Delays in the production of its new DB12 model have led Aston Martin Lagonda to cut volume targets for the year.
In an update on trading in the third quarter, Aston Martin reported losses of £117 million, worse than expected in the City and leaving it £260 million in the red for the first nine months of 2023. That comes after a loss of £511 million in the first nine months of last year. Unexpectedly, it also cut production volume targets for the full year by more than 4 per cent to 6,700.
Aston Martin, the only carmaker listed on the London stock market, has been blighted by profit warnings and emergency fundraisings since it was floated in 2018.
The DB12, which costs £185,000, is the latest in an eight-decade series of sports cars, of which the 1960s DB5 model remains the best known. The company insisted that production of the DB12 was catching up and that its financial forecasts for 2024 remained intact.
Nevertheless, shares in the company closed down 19½p, or 8.9 per cent, at 199¼p, their lowest level since February.
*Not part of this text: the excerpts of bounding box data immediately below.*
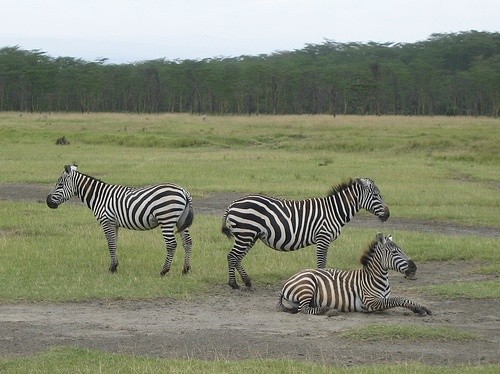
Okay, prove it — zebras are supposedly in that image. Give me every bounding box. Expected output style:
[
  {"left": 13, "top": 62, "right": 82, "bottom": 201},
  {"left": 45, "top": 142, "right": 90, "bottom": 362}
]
[
  {"left": 222, "top": 177, "right": 390, "bottom": 288},
  {"left": 46, "top": 165, "right": 193, "bottom": 275},
  {"left": 278, "top": 232, "right": 432, "bottom": 316}
]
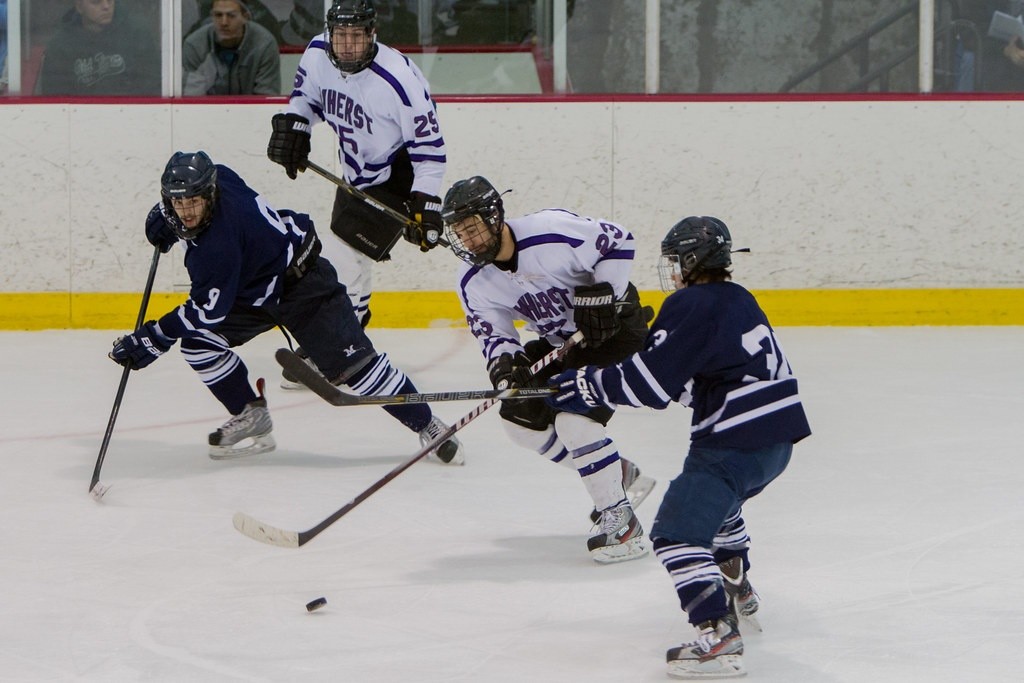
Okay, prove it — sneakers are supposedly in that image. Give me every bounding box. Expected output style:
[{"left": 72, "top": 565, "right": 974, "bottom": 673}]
[
  {"left": 418, "top": 414, "right": 466, "bottom": 467},
  {"left": 587, "top": 482, "right": 650, "bottom": 565},
  {"left": 665, "top": 603, "right": 746, "bottom": 679},
  {"left": 281, "top": 347, "right": 329, "bottom": 390},
  {"left": 718, "top": 556, "right": 762, "bottom": 632},
  {"left": 591, "top": 456, "right": 655, "bottom": 524},
  {"left": 208, "top": 377, "right": 275, "bottom": 459}
]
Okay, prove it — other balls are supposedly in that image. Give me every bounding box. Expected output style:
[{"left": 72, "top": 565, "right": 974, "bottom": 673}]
[{"left": 305, "top": 597, "right": 328, "bottom": 612}]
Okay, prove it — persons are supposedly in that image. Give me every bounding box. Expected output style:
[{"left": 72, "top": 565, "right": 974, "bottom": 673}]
[
  {"left": 267, "top": 0, "right": 446, "bottom": 390},
  {"left": 549, "top": 216, "right": 812, "bottom": 678},
  {"left": 182, "top": 0, "right": 281, "bottom": 95},
  {"left": 440, "top": 175, "right": 657, "bottom": 563},
  {"left": 30, "top": 0, "right": 162, "bottom": 97},
  {"left": 983, "top": 9, "right": 1024, "bottom": 94},
  {"left": 108, "top": 151, "right": 464, "bottom": 468}
]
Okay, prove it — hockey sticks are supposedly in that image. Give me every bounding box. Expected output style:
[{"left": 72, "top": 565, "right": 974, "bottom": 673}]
[
  {"left": 273, "top": 347, "right": 560, "bottom": 406},
  {"left": 86, "top": 245, "right": 162, "bottom": 502},
  {"left": 306, "top": 159, "right": 476, "bottom": 263},
  {"left": 232, "top": 330, "right": 584, "bottom": 548}
]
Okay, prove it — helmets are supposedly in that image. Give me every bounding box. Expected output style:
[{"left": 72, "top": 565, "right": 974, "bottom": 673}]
[
  {"left": 439, "top": 175, "right": 514, "bottom": 267},
  {"left": 159, "top": 151, "right": 218, "bottom": 241},
  {"left": 658, "top": 214, "right": 752, "bottom": 297},
  {"left": 324, "top": 0, "right": 378, "bottom": 73}
]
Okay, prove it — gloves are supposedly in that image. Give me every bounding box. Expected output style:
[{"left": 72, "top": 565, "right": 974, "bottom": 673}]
[
  {"left": 572, "top": 281, "right": 622, "bottom": 346},
  {"left": 486, "top": 350, "right": 536, "bottom": 405},
  {"left": 267, "top": 112, "right": 311, "bottom": 179},
  {"left": 108, "top": 320, "right": 177, "bottom": 370},
  {"left": 144, "top": 202, "right": 181, "bottom": 254},
  {"left": 544, "top": 364, "right": 605, "bottom": 414},
  {"left": 403, "top": 191, "right": 444, "bottom": 253}
]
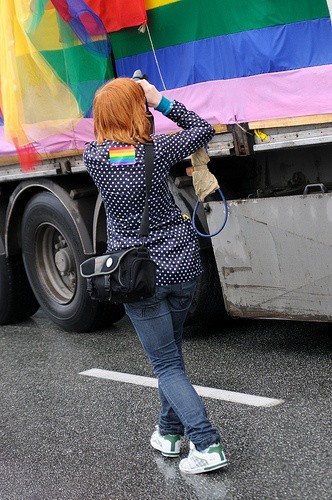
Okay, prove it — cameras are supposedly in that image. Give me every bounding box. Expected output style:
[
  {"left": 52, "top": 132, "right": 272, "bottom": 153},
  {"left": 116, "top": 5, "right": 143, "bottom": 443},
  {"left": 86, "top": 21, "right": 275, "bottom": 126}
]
[{"left": 131, "top": 69, "right": 148, "bottom": 91}]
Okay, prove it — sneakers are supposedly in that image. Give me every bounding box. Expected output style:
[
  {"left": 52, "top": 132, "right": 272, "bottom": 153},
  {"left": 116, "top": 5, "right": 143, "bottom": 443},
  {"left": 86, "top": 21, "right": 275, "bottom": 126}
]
[
  {"left": 150, "top": 425, "right": 181, "bottom": 457},
  {"left": 179, "top": 441, "right": 230, "bottom": 475}
]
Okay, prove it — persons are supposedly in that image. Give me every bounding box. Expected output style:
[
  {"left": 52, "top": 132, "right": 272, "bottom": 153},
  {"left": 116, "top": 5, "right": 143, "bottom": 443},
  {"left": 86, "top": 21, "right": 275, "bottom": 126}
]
[{"left": 83, "top": 77, "right": 230, "bottom": 475}]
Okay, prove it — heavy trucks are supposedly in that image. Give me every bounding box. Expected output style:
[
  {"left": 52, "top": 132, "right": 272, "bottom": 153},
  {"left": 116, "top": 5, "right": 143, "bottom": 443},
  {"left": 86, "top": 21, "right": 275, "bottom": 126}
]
[{"left": 0, "top": 1, "right": 332, "bottom": 334}]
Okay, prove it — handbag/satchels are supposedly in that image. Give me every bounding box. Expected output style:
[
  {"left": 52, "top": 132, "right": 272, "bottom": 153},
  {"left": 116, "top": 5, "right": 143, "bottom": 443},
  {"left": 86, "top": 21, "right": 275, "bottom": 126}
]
[{"left": 80, "top": 247, "right": 156, "bottom": 303}]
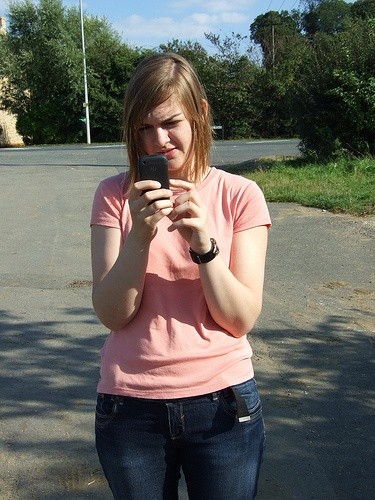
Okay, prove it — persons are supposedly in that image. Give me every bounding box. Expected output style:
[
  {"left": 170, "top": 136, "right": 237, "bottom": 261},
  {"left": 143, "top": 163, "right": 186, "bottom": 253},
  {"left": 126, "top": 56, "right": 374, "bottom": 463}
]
[{"left": 88, "top": 53, "right": 273, "bottom": 500}]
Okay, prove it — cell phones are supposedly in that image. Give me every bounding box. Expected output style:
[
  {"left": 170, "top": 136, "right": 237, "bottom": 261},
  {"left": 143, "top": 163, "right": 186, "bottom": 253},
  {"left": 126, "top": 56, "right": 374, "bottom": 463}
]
[{"left": 138, "top": 154, "right": 170, "bottom": 205}]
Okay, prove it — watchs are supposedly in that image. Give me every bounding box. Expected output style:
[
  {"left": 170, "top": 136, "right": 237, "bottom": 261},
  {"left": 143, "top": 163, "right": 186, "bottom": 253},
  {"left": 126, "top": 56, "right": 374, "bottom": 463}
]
[{"left": 188, "top": 237, "right": 220, "bottom": 266}]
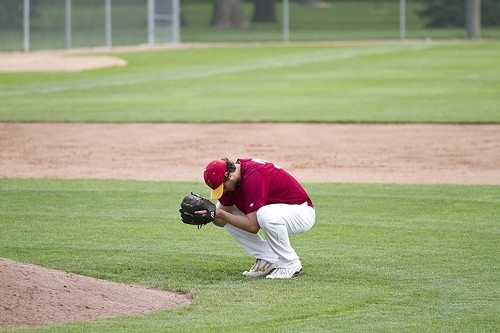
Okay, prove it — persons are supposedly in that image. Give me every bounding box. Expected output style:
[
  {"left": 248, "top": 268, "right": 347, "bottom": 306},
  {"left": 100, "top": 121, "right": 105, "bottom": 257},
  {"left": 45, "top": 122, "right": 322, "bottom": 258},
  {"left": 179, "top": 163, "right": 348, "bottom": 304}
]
[{"left": 179, "top": 158, "right": 315, "bottom": 279}]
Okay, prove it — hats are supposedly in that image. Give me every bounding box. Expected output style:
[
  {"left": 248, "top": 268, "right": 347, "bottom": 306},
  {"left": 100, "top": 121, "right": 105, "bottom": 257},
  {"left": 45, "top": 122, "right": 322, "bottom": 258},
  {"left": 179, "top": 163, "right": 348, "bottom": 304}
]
[{"left": 204, "top": 159, "right": 227, "bottom": 200}]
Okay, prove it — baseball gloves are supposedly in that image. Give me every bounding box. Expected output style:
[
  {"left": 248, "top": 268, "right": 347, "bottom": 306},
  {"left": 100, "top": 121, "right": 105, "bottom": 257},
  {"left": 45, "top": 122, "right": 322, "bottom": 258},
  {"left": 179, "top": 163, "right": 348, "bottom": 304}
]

The stock has nearly halved in value since reaching a 20-month high in July after bullish company pronouncements at a capital markets day in June.
The carmaker’s stock is tightly held, with Lawrence Stroll, 64, the Canadian tycoon who is its executive chairman, and a consortium of friends, as well as the PIF sovereign wealth fund of Saudi Arabia and Geely, the Chinese automotive group, between them accounting for more than half of the shares.
A company statement said: “The DB12 production ramp-up was temporarily affected as supplier readiness and integration of the new infotainment system was delayed. These issues are now resolved, but did impact third-quarter volume and our full-year production capacity.”
Aston Martin, which is based in Warwickshire, previously had expected to deliver 7,000 cars this year, up from a total of 6,400 in 2022.
Stroll, who separately owns the Aston Martin Formula One motor racing team for which his son, Lance Stroll, drives, promised that Aston Martin Lagonda remained on track to produce underlying operating profits of £500 million next year on revenues of £2 billion. For the first nine months of 2023, those figures were £131 million and £1.03 billion respectively.